◆ What to do: Rewrite the passage of the post on wives taking their husband's last name that begins at the words "We see in scripture" and stops after "Clinton’s and so on.", putting "surname" in place of "family name" every time it occurs.

◆ Text under study:

☆ ☆ ☆ ☆ ☆ ☆ ☆

Within the KC Community many questions have been asked that have challenged our mindsets as it relates to marriage.

One question asked earlier this year was:

“Why does a woman have to take the man’s last name if [the man] is the one who leaves his father and mother?!” This is what Genesis 2.24 says ‘That is why a man leaves his father and mother and is united to his wife, and they become one flesh.’

 

Our response to this is:

A response on gotquestions.org, quoted from the book ‘Sacred Marriage’ highlights that “In Western culture, it has been a common tradition for a wife to change her last name to that of her husband. The vast majority of married women in the West still follow that tradition…” but, believers have not been explicitly commanded to follow this protocol.

However we’d like to ask you dear readers: if Christian wives are totally devoted to the Lord, completely committed to their husbands and honour the call to submit to their husband as they would the Lord* (see Ephesians 5:33), would taking the husband’s last name defeat or fit these purposes?

Additionally, through study of the Word and researching the material out there produced by trustworthy Christian leaders, we found and have come to understand that marriage has three goals; these being to sanctify the two people (1 Thessalonians 4:4-7), to illustrate the dynamic between Christ and His Church (Ephesians 5:22-33) and to produce godly children (Malachi 2:15**).

The route by which this is achieved, as Christ revealed in Malachi 2:15, is by making the two individuals one entity.

To say this another way, once God joins a man and woman together in marriage, He sees them like they are one person.

And there is a lot to a name…

We see in scripture that those who identified with a family, bearing the family name were able to trace their lineage and participate in the family heritage (Numbers 27:1-11, Judges 8 & 9). In the Roman era, adopted children were given the family name and, by this act, were granted a sense of identity and placement within their new family. These days, married couples are afforded certain benefits (social and, atimes, financial) from sharing a name, and it helps illustrate a certain unity to others. Some examples might be The Obama’s, The Clinton’s and so on.

So, our response is that, the Lord making a husband and wife one person in marriage is a profound and beautiful mystery, one He has creatively engineered. Indeed, there is nothing in scripture that says that a wife keeping or changing her name changes the truth of that.

Yet, we believe that the wife’s name change can serve as a physical display of  incredible spiritual realities, like the two becoming one and the husband being the head of their home – and it can also bring about benefits we can step into today, as well as benefits for generations to come!

Below is some great material we sourced on marriage and its purpose. Click below to discover more!:

Sacred Marriage: What if God Designed Marriage to Make Us Holy More Than to Make Us Happy by Gary Thomas
Voddie Baucham – Love and Marriage Part 1: In the beginning. Link to the video: https://www.youtube.com/watch?v=chAvBs5Fexw

 

 

*The statement of wives submitting “to their husbands as they would the Lord” is not written as a concession for any form of abuse, sexual immorality or unfaithfulness. We hope you see this and all scripture as governed by the boundaries set by the Lord; namely loving others as He loves us and walking by the Spirit as mentioned in Galatians 5. If you have any concerns or further queries, please don’t hesitate to contact our team and someone will get back to you as soon as possible!
** We acknowledge that the option to have biological children sometimes is not available to couples. As the word for ‘children/offspring’ here refers to godly descendants, delving into the scriptures, we believe that the critical point is not whether your children are biologically yours, it is whether your marriage has produced and raised people who are godly.

☆ ☆ ☆ ☆ ☆ ☆ ☆

◆ Data for review:
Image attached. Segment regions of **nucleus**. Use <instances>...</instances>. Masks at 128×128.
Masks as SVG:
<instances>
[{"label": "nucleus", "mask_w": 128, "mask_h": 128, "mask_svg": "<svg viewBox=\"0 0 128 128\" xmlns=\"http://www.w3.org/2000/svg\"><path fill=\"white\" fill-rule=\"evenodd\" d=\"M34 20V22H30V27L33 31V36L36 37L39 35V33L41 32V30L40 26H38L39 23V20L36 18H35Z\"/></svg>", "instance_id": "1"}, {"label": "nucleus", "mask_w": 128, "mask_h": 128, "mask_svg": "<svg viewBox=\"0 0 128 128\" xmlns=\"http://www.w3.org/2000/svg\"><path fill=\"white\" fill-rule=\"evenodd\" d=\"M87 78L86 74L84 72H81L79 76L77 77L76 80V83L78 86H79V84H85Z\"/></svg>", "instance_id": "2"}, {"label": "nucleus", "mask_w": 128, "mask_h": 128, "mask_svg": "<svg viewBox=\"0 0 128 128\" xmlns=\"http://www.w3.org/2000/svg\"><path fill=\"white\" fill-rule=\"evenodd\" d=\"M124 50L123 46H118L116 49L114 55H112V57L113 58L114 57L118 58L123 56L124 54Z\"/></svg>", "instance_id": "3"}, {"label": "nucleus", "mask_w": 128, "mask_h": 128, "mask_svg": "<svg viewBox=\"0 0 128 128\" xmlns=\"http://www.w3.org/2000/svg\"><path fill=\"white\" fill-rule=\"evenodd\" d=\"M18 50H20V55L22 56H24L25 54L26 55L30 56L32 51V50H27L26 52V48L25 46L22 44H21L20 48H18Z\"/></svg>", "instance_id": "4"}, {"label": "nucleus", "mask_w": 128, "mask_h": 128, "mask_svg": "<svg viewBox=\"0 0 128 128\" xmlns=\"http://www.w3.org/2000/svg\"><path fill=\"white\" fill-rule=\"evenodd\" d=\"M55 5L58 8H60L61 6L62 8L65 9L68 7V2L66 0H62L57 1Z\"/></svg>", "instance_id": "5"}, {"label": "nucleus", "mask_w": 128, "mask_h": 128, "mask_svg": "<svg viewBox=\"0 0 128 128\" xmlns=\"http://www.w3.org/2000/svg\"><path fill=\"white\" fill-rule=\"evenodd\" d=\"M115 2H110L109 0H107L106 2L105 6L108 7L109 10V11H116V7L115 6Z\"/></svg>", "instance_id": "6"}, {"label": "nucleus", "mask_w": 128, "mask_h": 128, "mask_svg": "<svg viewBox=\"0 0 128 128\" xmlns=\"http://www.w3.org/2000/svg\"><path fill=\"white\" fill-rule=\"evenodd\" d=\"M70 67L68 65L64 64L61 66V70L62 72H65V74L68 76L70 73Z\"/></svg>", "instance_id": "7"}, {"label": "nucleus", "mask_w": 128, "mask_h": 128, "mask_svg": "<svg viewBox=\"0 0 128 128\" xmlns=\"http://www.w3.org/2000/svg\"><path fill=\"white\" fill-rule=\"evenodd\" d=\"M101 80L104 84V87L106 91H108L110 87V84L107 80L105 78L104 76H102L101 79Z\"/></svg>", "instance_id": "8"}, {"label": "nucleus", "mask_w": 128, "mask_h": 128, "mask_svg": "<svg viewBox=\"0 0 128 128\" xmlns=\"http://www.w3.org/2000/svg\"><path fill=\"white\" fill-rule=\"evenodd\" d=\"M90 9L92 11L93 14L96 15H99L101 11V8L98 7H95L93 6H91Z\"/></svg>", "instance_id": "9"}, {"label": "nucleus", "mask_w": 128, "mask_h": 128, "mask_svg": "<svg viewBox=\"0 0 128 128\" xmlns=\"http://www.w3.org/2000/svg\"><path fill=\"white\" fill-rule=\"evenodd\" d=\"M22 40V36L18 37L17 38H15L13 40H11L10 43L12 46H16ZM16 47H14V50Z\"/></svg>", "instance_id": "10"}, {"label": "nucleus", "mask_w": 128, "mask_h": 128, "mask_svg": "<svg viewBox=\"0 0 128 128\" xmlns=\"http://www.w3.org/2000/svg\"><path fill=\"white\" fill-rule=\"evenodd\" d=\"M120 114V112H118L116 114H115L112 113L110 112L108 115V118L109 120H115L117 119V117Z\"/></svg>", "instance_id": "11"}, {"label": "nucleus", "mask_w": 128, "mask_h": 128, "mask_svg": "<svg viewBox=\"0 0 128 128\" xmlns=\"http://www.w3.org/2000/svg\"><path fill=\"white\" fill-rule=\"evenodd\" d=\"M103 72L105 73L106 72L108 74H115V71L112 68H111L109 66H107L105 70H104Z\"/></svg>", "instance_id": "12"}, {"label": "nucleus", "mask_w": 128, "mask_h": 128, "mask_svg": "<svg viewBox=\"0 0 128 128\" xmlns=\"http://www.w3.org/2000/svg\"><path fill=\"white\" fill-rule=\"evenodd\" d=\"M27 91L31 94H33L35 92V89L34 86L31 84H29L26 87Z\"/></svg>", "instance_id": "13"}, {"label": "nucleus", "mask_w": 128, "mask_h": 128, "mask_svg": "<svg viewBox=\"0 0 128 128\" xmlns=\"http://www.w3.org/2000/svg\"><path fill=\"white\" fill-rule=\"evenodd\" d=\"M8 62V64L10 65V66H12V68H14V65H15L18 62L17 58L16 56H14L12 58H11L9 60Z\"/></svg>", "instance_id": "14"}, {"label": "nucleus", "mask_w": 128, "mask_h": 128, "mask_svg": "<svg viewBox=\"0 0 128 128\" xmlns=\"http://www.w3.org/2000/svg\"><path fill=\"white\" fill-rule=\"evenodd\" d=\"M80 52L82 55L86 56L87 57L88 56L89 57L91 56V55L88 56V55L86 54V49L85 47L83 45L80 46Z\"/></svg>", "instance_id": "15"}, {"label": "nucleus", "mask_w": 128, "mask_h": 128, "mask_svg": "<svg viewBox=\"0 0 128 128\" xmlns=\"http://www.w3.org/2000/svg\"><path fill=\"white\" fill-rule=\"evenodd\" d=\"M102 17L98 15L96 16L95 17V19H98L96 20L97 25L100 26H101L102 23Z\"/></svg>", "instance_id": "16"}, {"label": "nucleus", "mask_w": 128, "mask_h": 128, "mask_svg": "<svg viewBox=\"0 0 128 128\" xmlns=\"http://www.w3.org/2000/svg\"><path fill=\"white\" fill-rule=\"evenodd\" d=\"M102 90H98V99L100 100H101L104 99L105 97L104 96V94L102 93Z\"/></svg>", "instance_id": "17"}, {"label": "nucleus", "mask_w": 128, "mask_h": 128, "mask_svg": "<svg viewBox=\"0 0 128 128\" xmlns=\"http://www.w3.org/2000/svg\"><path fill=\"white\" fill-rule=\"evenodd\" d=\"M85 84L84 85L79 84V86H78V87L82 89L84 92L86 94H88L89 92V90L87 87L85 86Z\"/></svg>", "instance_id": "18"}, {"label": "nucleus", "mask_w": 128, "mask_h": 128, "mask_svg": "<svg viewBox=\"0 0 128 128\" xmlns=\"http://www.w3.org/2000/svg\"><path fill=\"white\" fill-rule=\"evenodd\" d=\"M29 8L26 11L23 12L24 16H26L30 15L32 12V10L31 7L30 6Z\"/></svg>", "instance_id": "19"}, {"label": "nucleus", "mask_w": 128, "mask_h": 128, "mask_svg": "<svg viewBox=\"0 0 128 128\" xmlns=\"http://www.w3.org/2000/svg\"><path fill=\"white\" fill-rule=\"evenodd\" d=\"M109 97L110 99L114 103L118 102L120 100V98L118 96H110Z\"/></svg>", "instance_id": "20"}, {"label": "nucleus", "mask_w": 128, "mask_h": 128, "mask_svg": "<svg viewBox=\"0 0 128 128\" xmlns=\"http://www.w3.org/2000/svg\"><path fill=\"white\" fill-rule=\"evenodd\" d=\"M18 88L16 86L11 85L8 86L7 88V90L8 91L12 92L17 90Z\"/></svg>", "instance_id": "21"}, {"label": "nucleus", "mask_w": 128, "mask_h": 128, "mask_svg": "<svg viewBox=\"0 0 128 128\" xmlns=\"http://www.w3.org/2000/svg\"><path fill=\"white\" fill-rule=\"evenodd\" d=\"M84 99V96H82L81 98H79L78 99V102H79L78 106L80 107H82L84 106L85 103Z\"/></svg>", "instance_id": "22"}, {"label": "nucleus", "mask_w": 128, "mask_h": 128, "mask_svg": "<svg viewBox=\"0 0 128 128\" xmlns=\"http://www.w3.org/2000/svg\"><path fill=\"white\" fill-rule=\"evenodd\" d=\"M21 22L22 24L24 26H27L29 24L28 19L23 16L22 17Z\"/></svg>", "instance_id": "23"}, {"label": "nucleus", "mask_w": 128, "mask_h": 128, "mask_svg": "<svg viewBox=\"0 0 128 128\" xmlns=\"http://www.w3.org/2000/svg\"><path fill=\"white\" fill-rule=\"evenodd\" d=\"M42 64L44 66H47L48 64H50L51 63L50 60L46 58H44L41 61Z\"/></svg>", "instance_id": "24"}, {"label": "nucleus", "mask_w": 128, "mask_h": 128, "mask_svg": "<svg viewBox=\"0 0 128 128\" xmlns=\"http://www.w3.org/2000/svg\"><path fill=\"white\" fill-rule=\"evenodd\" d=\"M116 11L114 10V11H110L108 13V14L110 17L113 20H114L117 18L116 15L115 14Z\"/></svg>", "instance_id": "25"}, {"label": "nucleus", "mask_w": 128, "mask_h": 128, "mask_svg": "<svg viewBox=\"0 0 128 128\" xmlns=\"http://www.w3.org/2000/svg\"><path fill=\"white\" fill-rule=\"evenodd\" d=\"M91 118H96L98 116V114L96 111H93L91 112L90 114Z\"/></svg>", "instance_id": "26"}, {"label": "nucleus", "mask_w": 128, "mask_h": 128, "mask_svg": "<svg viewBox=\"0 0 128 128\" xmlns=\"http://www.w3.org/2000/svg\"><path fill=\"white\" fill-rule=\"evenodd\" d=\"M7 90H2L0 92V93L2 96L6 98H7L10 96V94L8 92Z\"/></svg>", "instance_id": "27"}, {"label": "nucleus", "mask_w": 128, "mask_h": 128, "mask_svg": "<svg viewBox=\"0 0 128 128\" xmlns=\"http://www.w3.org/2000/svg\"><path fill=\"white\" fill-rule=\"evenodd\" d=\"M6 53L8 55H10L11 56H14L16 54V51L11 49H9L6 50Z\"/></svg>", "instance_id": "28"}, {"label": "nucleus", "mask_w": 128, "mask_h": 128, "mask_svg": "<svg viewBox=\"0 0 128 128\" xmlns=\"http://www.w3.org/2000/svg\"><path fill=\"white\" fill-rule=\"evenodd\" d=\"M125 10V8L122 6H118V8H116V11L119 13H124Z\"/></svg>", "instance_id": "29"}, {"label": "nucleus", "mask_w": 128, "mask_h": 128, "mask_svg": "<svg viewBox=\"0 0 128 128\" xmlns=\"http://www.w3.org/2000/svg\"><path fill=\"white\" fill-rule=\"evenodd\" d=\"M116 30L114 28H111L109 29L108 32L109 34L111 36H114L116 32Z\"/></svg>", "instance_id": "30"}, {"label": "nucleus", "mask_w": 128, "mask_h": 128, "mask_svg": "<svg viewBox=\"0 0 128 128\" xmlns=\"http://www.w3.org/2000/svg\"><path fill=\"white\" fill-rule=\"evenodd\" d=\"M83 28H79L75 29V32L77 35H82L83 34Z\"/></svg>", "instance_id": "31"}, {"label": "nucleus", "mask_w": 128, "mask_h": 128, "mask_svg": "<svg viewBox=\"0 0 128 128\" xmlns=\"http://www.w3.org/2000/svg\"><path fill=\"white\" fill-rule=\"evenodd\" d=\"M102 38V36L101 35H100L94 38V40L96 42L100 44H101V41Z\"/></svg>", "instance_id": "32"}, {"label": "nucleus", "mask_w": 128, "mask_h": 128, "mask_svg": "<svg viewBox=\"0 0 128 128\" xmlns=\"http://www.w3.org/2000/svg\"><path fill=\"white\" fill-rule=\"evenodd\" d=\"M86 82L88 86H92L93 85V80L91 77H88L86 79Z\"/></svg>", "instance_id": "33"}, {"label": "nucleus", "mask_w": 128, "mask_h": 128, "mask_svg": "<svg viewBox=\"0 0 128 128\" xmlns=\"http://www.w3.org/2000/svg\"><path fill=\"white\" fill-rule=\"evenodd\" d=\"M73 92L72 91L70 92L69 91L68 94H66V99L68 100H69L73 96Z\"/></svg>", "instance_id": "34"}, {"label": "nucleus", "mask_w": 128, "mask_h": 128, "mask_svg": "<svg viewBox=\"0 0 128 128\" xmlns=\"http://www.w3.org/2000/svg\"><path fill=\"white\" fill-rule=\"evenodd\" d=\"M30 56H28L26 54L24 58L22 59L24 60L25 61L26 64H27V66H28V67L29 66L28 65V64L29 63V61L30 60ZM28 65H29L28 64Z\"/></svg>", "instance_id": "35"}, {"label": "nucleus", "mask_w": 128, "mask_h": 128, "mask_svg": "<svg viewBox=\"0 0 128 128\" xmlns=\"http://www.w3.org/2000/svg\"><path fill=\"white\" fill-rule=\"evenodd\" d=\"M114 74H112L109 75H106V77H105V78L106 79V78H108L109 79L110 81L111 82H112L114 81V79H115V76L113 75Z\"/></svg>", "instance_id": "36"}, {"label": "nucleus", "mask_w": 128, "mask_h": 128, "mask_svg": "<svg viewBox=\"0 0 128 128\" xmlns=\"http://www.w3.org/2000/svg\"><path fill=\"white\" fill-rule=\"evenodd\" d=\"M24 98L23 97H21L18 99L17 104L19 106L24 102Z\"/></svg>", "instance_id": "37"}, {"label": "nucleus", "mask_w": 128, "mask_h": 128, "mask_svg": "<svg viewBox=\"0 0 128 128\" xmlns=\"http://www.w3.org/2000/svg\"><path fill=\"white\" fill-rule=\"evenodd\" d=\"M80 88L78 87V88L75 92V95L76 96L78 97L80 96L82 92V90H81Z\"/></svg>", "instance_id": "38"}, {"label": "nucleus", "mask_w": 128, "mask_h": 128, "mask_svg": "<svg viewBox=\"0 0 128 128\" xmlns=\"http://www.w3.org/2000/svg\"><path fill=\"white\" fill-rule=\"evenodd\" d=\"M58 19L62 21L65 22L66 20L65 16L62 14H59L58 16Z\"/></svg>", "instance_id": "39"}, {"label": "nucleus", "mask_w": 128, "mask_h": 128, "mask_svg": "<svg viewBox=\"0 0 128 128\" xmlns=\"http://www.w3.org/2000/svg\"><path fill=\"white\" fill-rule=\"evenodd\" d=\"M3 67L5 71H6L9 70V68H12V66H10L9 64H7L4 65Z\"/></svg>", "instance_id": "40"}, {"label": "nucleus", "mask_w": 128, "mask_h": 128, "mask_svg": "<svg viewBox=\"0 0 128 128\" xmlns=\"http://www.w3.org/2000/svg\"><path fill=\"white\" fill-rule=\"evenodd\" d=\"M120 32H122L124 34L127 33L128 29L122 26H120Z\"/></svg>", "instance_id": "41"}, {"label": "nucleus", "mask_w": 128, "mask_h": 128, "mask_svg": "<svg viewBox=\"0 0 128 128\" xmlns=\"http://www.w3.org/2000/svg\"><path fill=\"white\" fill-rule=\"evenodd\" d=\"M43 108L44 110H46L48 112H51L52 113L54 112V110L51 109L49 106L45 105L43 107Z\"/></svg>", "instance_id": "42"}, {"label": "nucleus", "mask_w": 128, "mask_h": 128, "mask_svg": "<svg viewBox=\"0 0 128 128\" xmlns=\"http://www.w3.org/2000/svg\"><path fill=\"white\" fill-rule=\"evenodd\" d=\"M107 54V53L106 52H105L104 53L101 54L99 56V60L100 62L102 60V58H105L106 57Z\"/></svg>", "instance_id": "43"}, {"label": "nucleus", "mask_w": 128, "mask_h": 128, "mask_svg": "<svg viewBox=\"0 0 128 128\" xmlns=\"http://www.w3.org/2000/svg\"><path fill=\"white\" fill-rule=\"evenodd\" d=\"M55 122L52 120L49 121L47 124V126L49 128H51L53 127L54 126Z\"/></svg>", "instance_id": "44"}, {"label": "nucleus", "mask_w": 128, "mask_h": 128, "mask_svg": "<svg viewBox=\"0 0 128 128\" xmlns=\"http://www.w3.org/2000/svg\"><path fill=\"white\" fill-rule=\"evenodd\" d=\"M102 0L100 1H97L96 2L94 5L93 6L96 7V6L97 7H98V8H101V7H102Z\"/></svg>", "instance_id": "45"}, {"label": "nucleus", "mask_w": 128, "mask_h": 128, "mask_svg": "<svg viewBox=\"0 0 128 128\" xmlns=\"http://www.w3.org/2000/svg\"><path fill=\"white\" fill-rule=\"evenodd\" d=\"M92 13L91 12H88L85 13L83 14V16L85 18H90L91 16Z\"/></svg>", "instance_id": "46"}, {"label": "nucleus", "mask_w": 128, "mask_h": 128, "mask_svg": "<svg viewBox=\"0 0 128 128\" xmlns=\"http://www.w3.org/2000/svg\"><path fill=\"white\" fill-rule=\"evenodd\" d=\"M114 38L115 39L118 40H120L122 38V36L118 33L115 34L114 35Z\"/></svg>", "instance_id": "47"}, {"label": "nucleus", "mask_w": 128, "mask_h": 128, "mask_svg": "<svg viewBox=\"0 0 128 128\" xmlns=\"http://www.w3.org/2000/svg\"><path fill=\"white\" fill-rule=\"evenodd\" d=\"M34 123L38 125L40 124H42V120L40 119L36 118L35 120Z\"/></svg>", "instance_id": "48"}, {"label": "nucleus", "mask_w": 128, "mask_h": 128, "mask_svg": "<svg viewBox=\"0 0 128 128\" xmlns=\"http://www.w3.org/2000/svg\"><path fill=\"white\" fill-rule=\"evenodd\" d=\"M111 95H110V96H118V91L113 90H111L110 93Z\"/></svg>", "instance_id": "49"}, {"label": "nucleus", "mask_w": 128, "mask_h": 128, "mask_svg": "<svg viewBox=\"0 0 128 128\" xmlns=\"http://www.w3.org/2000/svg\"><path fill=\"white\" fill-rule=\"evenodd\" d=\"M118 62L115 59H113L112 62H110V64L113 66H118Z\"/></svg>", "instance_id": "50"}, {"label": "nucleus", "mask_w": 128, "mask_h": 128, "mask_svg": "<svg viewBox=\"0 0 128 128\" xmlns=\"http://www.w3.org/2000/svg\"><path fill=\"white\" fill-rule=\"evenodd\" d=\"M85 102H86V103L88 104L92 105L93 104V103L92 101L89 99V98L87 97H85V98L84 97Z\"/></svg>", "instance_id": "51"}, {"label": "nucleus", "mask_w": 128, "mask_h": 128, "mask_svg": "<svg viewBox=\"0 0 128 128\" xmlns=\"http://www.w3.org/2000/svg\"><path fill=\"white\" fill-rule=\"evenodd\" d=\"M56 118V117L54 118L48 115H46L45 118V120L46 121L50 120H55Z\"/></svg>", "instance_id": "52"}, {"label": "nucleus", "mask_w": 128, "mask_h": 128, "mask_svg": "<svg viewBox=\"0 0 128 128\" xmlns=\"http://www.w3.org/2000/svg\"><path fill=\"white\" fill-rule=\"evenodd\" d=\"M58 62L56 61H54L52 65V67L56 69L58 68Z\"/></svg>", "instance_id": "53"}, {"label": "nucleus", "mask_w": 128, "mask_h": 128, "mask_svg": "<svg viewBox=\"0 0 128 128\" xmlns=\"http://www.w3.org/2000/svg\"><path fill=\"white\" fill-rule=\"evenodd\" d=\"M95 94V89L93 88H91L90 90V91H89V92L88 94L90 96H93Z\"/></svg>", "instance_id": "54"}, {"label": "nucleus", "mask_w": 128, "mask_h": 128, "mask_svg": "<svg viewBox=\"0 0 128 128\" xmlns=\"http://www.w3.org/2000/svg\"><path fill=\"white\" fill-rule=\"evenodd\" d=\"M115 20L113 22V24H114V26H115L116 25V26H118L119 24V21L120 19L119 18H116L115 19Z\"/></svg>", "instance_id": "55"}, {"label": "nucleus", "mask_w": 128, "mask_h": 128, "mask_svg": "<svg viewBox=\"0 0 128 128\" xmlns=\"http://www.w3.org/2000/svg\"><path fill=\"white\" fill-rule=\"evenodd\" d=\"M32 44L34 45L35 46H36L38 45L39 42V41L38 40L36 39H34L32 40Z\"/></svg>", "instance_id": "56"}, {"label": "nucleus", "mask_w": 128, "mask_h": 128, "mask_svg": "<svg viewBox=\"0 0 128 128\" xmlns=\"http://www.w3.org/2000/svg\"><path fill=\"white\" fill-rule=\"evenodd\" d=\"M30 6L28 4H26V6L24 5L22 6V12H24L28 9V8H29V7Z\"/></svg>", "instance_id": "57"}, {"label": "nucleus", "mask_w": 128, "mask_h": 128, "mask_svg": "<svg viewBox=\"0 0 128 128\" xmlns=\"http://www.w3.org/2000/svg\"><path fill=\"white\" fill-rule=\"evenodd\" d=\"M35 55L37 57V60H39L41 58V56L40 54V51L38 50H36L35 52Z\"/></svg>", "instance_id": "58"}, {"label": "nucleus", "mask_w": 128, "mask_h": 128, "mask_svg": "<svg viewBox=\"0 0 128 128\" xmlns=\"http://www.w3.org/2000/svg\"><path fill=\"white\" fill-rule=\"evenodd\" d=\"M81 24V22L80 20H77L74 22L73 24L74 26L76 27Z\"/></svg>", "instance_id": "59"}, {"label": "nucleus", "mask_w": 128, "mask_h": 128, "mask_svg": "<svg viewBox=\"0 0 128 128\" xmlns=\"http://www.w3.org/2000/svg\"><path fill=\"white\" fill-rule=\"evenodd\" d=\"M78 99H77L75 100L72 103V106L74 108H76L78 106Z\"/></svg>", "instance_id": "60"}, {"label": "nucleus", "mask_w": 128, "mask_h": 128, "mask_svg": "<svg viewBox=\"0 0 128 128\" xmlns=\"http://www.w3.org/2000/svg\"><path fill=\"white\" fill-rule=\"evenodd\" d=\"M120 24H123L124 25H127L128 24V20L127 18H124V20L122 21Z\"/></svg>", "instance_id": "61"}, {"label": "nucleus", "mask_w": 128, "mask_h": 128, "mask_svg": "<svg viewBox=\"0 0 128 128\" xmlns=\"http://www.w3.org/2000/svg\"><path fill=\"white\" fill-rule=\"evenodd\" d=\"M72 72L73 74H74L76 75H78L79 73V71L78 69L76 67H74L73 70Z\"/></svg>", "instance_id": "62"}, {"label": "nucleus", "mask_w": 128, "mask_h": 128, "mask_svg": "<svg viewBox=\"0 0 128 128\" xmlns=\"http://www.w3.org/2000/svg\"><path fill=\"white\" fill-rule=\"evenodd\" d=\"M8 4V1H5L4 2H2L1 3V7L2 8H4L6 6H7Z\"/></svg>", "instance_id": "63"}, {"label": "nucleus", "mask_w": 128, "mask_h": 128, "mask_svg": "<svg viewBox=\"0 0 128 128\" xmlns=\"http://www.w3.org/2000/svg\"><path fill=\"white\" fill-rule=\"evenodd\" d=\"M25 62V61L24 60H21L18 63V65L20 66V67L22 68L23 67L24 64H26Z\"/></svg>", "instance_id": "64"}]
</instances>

☆ ☆ ☆ ☆ ☆ ☆ ☆

◆ Solution to this problem:
We see in scripture that those who identified with a family, bearing the surname were able to trace their lineage and participate in the family heritage (Numbers 27:1-11, Judges 8 & 9). In the Roman era, adopted children were given the surname and, by this act, were granted a sense of identity and placement within their new family. These days, married couples are afforded certain benefits (social and, atimes, financial) from sharing a name, and it helps illustrate a certain unity to others. Some examples might be The Obama’s, The Clinton’s and so on.